[Page text — start]

Let's focus on k equation:

Code:

    tmp<fvScalarMatrix> kEqn
    (
        fvm::ddt(rho_, k_)
      + fvm::div(phi_, k_)
      - fvm::laplacian(DkEff(), k_)
     ==
        G
      - fvm::SuSp((2.0/3.0)*rho_*divU, k_)
      - fvm::Sp(rho_*epsilon_/k_, k_)
    );

I'm not sure if kEpsilon implements this equation but it looks similar:
$\frac{\partial\rho k}{\partial t}+\frac{\partial}{\partial x_i}(\rho V_i k) = \frac{\partial}{\partial x_j}[(\mu+\frac{\mu_{turb}}{\sigma_k})\frac{\partial k}{\partial x_j}]+\mu_{turb} (\sqrt{2S_{ij}S_{ij}})^2-\rho\epsilon$

If that's true, then:
fvm::ddt(rho_, k_) = $\frac{\partial\rho k}{\partial t}$
fvm::div(phi_, k_) = $\frac{\partial}{\partial x_i}(\rho V_i k)$
fvm::laplacian(DkEff(), k_) = $\frac{\partial}{\partial x_j}[(\mu+\frac{\mu_{turb}}{\sigma_k})\frac{\partial k}{\partial x_j}]$
fvm::Sp(rho_*epsilon_/k_, k_) = $\rho\epsilon$

Probably:
- fvm::SuSp((2.0/3.0)*rho_*divU, k_) = $-\frac{2}{3}*\rho*k*\frac{\partial V_i}{\partial x_i}$
and maybe this term is to remove trace but as long as I cant understand G, I can't go any further.

[Page text — finish]
[Data segment — start]

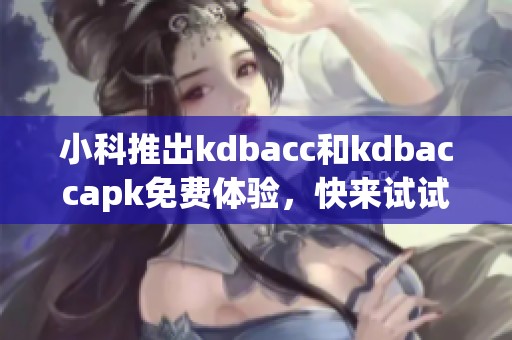 小科推出kdbacc和kdbaccapk免费体验，快来试试吧！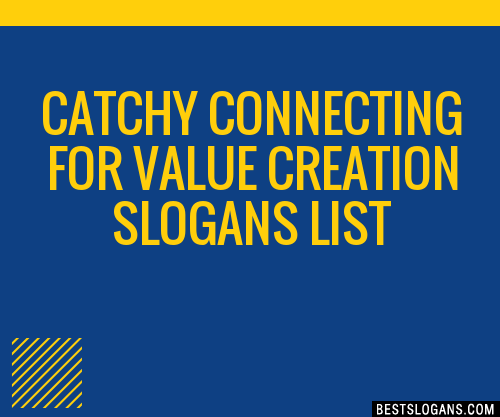 100+ Catchy Connecting For Value Creation Slogans 2024 + Generator ...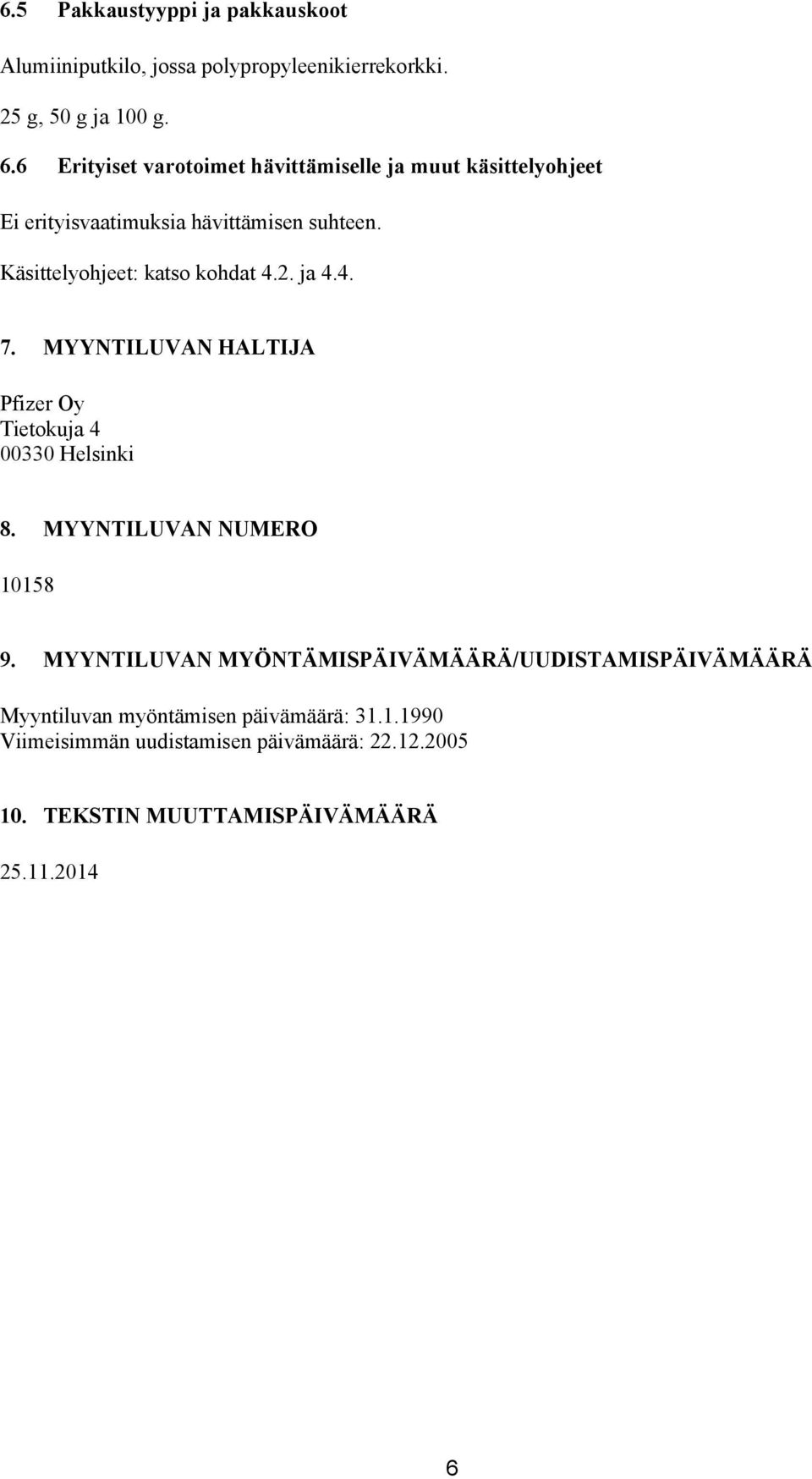 Käsittelyohjeet: katso kohdat 4.2. ja 4.4. 7. MYYNTILUVAN HALTIJA Pfizer Oy Tietokuja 4 00330 Helsinki 8. MYYNTILUVAN NUMERO 10158 9.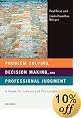 Problem Solving, Decision Making, and Professional Judgment: A Guide for Lawyers and Policymakers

[Data segment — finish]

Study questions:
**1.** In the k-equation post, which term must the writer understand before going any further?
**2.** Does each statement agree with the k-equation post? Answer yes or no, quoting the words of the post that decide it.
(a) The writer is certain that kEpsilon implements the equation given.
(b) The Sp term is equated with ρε.
(c) The SuSp term uses a coefficient of 1.0/3.0.
**3.** Quote the k-equation post, beginning at the words "I'm not sure" and stopping after "go any further.".

Task answers:
**1.** The writer can't go further without understanding G.

**2.**
(a) No: "I'm not sure if kEpsilon implements this equation but it looks similar"
(b) Yes: "fvm::Sp(rho_*epsilon_/k_, k_) = $\rho\epsilon$"
(c) No: "(2.0/3.0)*rho_*divU"

**3.**
I'm not sure if kEpsilon implements this equation but it looks similar:
$\frac{\partial\rho k}{\partial t}+\frac{\partial}{\partial x_i}(\rho V_i k) = \frac{\partial}{\partial x_j}[(\mu+\frac{\mu_{turb}}{\sigma_k})\frac{\partial k}{\partial x_j}]+\mu_{turb} (\sqrt{2S_{ij}S_{ij}})^2-\rho\epsilon$

If that's true, then:
fvm::ddt(rho_, k_) = $\frac{\partial\rho k}{\partial t}$
fvm::div(phi_, k_) = $\frac{\partial}{\partial x_i}(\rho V_i k)$
fvm::laplacian(DkEff(), k_) = $\frac{\partial}{\partial x_j}[(\mu+\frac{\mu_{turb}}{\sigma_k})\frac{\partial k}{\partial x_j}]$
fvm::Sp(rho_*epsilon_/k_, k_) = $\rho\epsilon$

Probably:
- fvm::SuSp((2.0/3.0)*rho_*divU, k_) = $-\frac{2}{3}*\rho*k*\frac{\partial V_i}{\partial x_i}$
and maybe this term is to remove trace but as long as I cant understand G, I can't go any further.